Extract provided ::

KNOXVILLE, Tenn. (WATE) — We’ve seen them and we’ve heard them: Trillions of periodical cicadas have been emerging en masse since May, according to experts at the University of Tennessee after 17 years underground.

Jerome Grant, a professor at the University of Tennessee’s Department of Entomology and Plant Pathology, spoke about the creatures as the region is already seeing — and hearing — some of Brood X emerge.

Here are 6 Things to Know About Cicadas and why the natural phenomena could be educational — and delicious.

Yes, cicadas are edible

Grant has several recipes for cooking with cicadas and other insects. He says cicadas are high in protein, low in fat, low in cholesterol and are gluten-free.

Grant says if you’re not allergic and enjoy shellfish foods, then cicadas could be tasty; some say cicadas taste like cooked asparagus or roasted almonds. If you decide to try cooking and eating cicadas, be sure they come from a safe place free of pesticides

Brood X is a 17-year periodical group

The periodical cicadas of Brood X — those that emerge every 17 or 13 years — are emerging from underground by the billions if not trillions. The last time Brood X was out of the ground was in 2004 and they will return in 2038.

It’s considered one of the largest broods ever. Brood X will be found across 15 states.

Entries provided ::
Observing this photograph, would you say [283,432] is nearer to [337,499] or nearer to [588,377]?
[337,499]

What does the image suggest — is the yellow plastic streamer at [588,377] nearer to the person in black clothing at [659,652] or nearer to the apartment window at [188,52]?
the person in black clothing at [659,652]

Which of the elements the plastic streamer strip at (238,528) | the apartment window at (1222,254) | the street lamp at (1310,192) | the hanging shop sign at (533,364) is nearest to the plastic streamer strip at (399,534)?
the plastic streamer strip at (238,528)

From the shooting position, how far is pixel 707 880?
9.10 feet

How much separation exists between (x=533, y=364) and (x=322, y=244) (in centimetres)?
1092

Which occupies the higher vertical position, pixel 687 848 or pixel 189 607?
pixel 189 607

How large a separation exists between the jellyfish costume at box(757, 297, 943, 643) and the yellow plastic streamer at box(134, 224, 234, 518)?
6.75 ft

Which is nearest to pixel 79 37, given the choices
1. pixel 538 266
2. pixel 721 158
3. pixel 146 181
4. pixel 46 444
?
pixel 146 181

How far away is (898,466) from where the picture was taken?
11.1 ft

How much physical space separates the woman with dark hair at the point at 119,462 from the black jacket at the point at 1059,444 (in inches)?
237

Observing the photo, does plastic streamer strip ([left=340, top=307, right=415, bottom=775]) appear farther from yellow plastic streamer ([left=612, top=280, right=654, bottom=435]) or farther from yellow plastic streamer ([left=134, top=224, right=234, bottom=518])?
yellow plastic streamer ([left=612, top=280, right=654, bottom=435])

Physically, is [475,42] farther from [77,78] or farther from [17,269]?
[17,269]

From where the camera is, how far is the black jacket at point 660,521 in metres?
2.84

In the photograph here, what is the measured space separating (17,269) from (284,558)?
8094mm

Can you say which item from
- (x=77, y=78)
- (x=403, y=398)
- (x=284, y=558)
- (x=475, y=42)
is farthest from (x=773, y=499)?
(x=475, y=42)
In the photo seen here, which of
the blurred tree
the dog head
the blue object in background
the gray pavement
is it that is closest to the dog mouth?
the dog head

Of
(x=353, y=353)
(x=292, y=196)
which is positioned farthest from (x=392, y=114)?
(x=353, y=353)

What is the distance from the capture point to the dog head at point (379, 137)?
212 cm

What you are asked to do :: Retype the part of the cicada article above that starts at "The periodical cicadas" and ends at "return in 2038.".

Result of the exercise ::
The periodical cicadas of Brood X — those that emerge every 17 or 13 years — are emerging from underground by the billions if not trillions. The last time Brood X was out of the ground was in 2004 and they will return in 2038.